Mushing Memories

Our decision to live in the woods with a few dozen sled dogs didn’t happen overnight. While some are born into the mushing tradition, the rest of us fall into it, dog by dog, until one day we are telling people who ask, “How many?” that there are 27.

Just a typical December run this year. | MATTHEW SCHMIDT

Just a typical December run this year. | MATTHEW SCHMIDT

Matt and I had a taste of mushing at YMCA Camp Menogyn in the winter of 2003-04, running loops around the lakes with guests, taking care of the dogs that Menogyn leased for the winter and learning how to manage a team. A few years later, then living in Wisconsin, we acquired a small wooden dog sled that a family friend was selling because her small team was too old to pull it. The sled sat in our barn a few years until in 2009, when we saw an ad in the paper for a free team of dogs. Matt drove off with our Chevy S-10, returning several hours later with six dogs piled into the back, restrained only by a tailgate and a topper. We have been known to jump into new endeavors.

They were a motley crew—two looked like greyhound mixes, two were fluffed out Siberians, one looked like a Golden Retriever and the last one resembled no breed I’ve ever seen. But they pulled. We let them take us around the fields on our Wisconsin farm and suffer the mistakes of our inexperience.

One particularly memorable time, I was out alone with the team. At the bottom of a sharp and steep hill where the trail turned 90 degrees to the right, I was suddenly holding onto the sled while the team loped off and away. The gangline that holds the team to the sled had severed. Not knowing what else to do, I pushed the sled down the field until I found the team in a tangled pile. I tied the broken gangline together and sorted out dogs and rope until we were lined out again in the direction of home.

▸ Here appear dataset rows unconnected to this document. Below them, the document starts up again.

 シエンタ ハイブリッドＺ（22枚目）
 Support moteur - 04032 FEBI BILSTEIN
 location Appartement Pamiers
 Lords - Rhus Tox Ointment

The next year, Matt and I helped our friends, the Jorgensons, at a 130-mile race and the race bug took hold. That spring, we bought four Alaskan huskies, a breed that is really a mutt, but carefully bred for certain traits that lend to racing. It wasn’t long before we had over 20 dogs and moved north to find more snow and better trails.

The first question folks ask when they hear about our 27 dogs, is “Can you tell them all apart?”

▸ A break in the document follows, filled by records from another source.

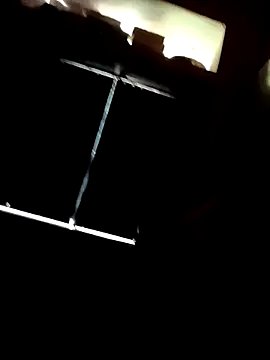 Rukmadi hot online show from 12/14/25, 07:14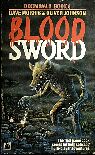 Blood Sword #4: Doomwalk
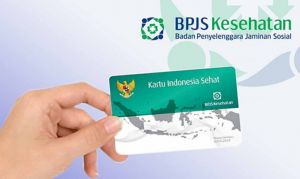 Benarkah Bayi WNI Otomatis Jadi Peserta Aktif BPJS? Simak Penjelasannya!
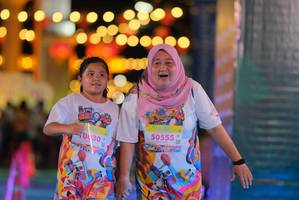 BIB: 030, 50555
                            <button type="button" onclick="openModal(21771428)" class="btn btn-primary btn-sm float-right btn-popup" data-toggle="modal" data-target=".modal-high-quality">
                        <i class="fas fa-shopping-cart"></i> Add to Cart
                    </button>
                                            <button type="button" onclick="isThisMe(21771428, true)" class="btn btn-success btn-sm float-right btn-popup btn-isme hidden" data-toggle="tooltip" data-placement="bottom" title="นี่คือรูปของคุณใช่ไหม คลิกที่นี่เพื่อเอาเข้าอัลบั้ม">
                        <i class="fas fa-plus"></i> Add to album
                    </button>
                    <button type="button" onclick="isThisMe(21771428, false)" class="btn btn-warning btn-sm float-right btn-popup btn-isnotme hidden">
                        <i class="fas fa-ban"></i> Remove from album
                    </button>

Many people have never seen 27 of any animal in one place at one time and the image, I think, is almost incomprehensible. But the answer, is yes, they each have a name and a distinct personality. We spend time with each of them every day and often at night. We can pick out a certain bark or howl as belonging to Dennis or Ringo or Fudge. It’s a large family and racing is our favorite activity.

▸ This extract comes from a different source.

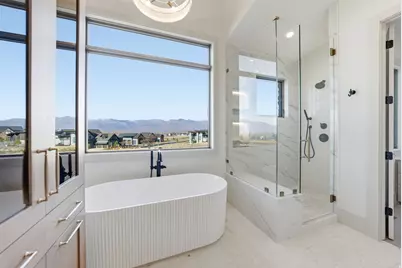 197 N Abajo Peak Way #398, Heber City, UT 84032 - Photo 11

We are a month away from the first race of the season, the Gunflint Mail Run, which has two classes this year: the 8-dog and 12-dog races. We plan to run a team in each class. The race begins and ends at Trail Center on the Gunflint Trail on Jan. 9. While the first race of the year seems to always fall on absolutely frigid cold stretches of weather, maybe this year will be different, as cold doesn’t seem to be part of the vernacular.

Mushers are not the only ones aghast at the lack of winter so far, but we find ourselves running through creeks that have yet to freeze over and wearing rain slickers more often than parkas. We don’t know what this means for the racing season ahead—will there be snow for safe race trails? We are hopeful the answer is yes, and so, training continues. If the races happen, we will be ready.